— Vorliegender Text —
>>>>>

Es war bekannt, dass ein Deichbruch zu enormen Überflutungen führen würde. Aber es wurden keinerlei Evakuierungspläne erstellt.

Als der Sturm heraufzog, wurden die Bewohner aufgefordert, sich selbständig in Sicherheit zu bringen. Aber Tausenden fehlte jede Möglichkeit dazu. Es gab keine Vorkehrungen für öffentliche Transportmittel, medizinische Hilfe oder Notfallhilfe, um das von den Fluten verursachte menschliche Leid zu lindern.

Die Bush-Regierung reagierte auf den Hurrikan Katrina mit seltener Dummheit und Rücksichtslosigkeit. Für Kriege im Ausland und für den Aufbau eines Polizeistaats im eigenen Land im Namen der „Homeland Security“ stellten die Regierung unbegrenzte Mittel bereit. Aber was ihre Verantwortung für die Katastrophe betraf, wusch sie die Hände in Unschuld. Die Regierung verweigerte den Opfern des Hurrikans die notwendigen Hilfen. Stattdessen forderte Bush die amerikanische Bevölkerung zynisch auf, an wohltätige Organisationen zu spenden.

Es war eine Vorwegnahme der Art und Weise, wie die Regierung später auf den Bombenanschlag auf den Boston Marathon und auf die Proteste gegen Polizeigewalt reagieren sollte. Sie mobilisierte vor allem die Nationalgarde und Bundestruppen. Ausgangssperren wurden verhängt, und eine Medienkampagne verbreitete aufgebauschte Berichte über Straßenplünderer. In einem Fall erschoss die Polizei einen Einwohner, der versuchte, über die Danziger Bridge der Katastrophe zu entkommen. Die demokratische Gouverneurin von Lousiana, Kathlin Blanco, erklärte damals: „Sie haben M-16 Sturmgewehre und sie sind geladen. Diese Truppen wissen, wie man schießt und tötet und ich gehe davon aus, dass sie es tun werden.“

Was die Ereignisse vor zehn Jahren betrifft, haben Demokraten und Republikaner gleichermaßen Blut an den Händen. Seit 25 Jahren lenken Regierungen beider Parteien gesellschaftliche Mittel für Infrastruktur und Sozialprogramme in die Taschen der Wirtschafts- und Finanzaristokratie um.

Später gab es Bemühungen, die Reaktion der Regierung auf Katrina den „rassistischen Republikanern“ anzulasten. Dies ignoriert aber die Rolle von Bürgermeister Ray Nagin, einem früheren Vorstand von Cox Communications. Er verkörpert die Schicht afroamerikanischer Politiker in der Demokratischen Partei, die schon seit langem für rechte, wirtschaftsfreundliche Politik stehen. Nagin leitete die Stadtpolitik in den Jahren nach Katrina. Wegen Korruption wurde er später zu zehn Jahren Gefängnis verurteilt.

<<<<<

— Datenauszug —
>>>>>

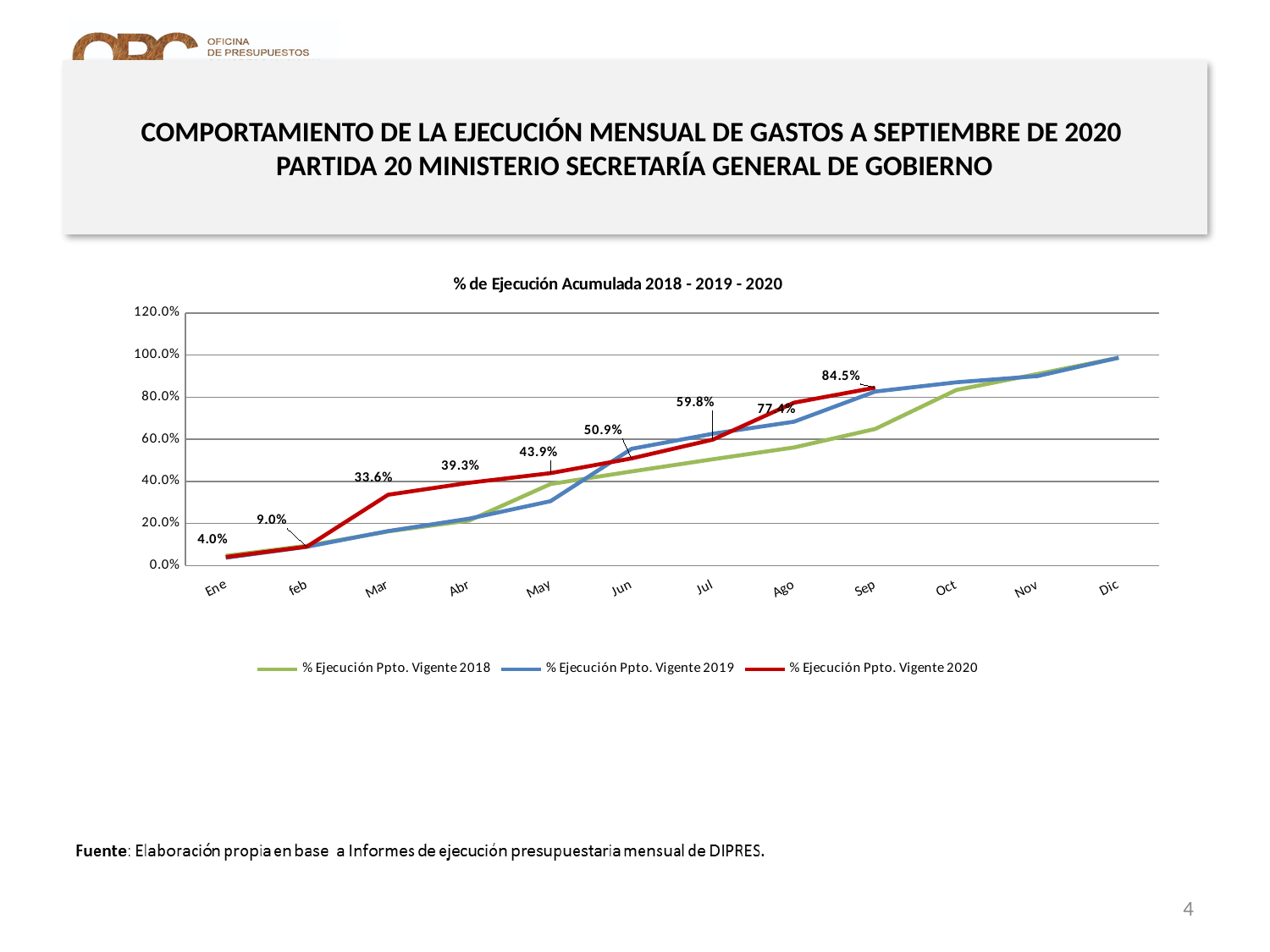
What is the difference between the % Ejecución Ppto. Vigente 2020 values for Jul and Jun? 8.9% Is the value for % Ejecución Ppto. Vigente 2018 in Sep greater or less than 80.0%? less What type of chart is shown on the slide? line chart Does the % Ejecución Ppto. Vigente 2020 series rise or fall from Ene to Sep? rise In Mar, which series is larger: % Ejecución Ppto. Vigente 2020 or % Ejecución Ppto. Vigente 2019? % Ejecución Ppto. Vigente 2020 What is the value for % Ejecución Ppto. Vigente 2020 in Ene? 4.0% How many series does the legend list? 3 How many months are shown on the x axis? 12 What is the title of the chart? % de Ejecución Acumulada 2018 - 2019 - 2020 What is the value for % Ejecución Ppto. Vigente 2020 in Sep? 84.5% Which colour is used for the % Ejecución Ppto. Vigente 2020 line? red What is the value for % Ejecución Ppto. Vigente 2020 in Mar? 33.6%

<<<<<

— Gelesenes anwenden —
**a)** Übersetze den Satz „Die Regierung verweigerte den Opfern des Hurrikans die notwendigen Hilfen.“ aus dem Text über Hurrikan Katrina ins Englische.
**b)** Schreibe bitte den Abschnitt aus dem Text über Hurrikan Katrina zwischen „Als der Sturm“ und „Organisationen zu spenden.“, beide eingeschlossen, wortgetreu ab.
**c)** Führe den Text über Hurrikan Katrina im Anschluss an seinen letzten Satz fort.

— Ergebnisse der Aufgaben —
**a)** The government denied the hurricane's victims the necessary aid.

**b)**
Als der Sturm heraufzog, wurden die Bewohner aufgefordert, sich selbständig in Sicherheit zu bringen. Aber Tausenden fehlte jede Möglichkeit dazu. Es gab keine Vorkehrungen für öffentliche Transportmittel, medizinische Hilfe oder Notfallhilfe, um das von den Fluten verursachte menschliche Leid zu lindern.

Die Bush-Regierung reagierte auf den Hurrikan Katrina mit seltener Dummheit und Rücksichtslosigkeit. Für Kriege im Ausland und für den Aufbau eines Polizeistaats im eigenen Land im Namen der „Homeland Security“ stellten die Regierung unbegrenzte Mittel bereit. Aber was ihre Verantwortung für die Katastrophe betraf, wusch sie die Hände in Unschuld. Die Regierung verweigerte den Opfern des Hurrikans die notwendigen Hilfen. Stattdessen forderte Bush die amerikanische Bevölkerung zynisch auf, an wohltätige Organisationen zu spenden.

**c)**
Die herrschende Klasse sah die Zerstörung von New Orleans als Chance, die Klassenbeziehungen in der Stadt neu zu ordnen und sie zu einem Modell für das ganze Land zu machen. In den zehn Jahren seit dem Hurrikan wurde praktisch das gesamte öffentliche Schulsystem abgewickelt oder profitorientierten Konzernen auf dem Silbertablett serviert. Große Wohnsiedlungen wurden dem Erdboden gleich gemacht. Das Charity-Krankenhaus, das 1736 gegründet worden war, um für Arme und Mittellose zu sorgen, wurde 2005 geschlossen, obwohl es nur geringfügige Flutschäden davongetragen hatte. Tausende Bewohner ohne Krankenversicherung wurden dadurch einer lebenswichtigen Einrichtung beraubt.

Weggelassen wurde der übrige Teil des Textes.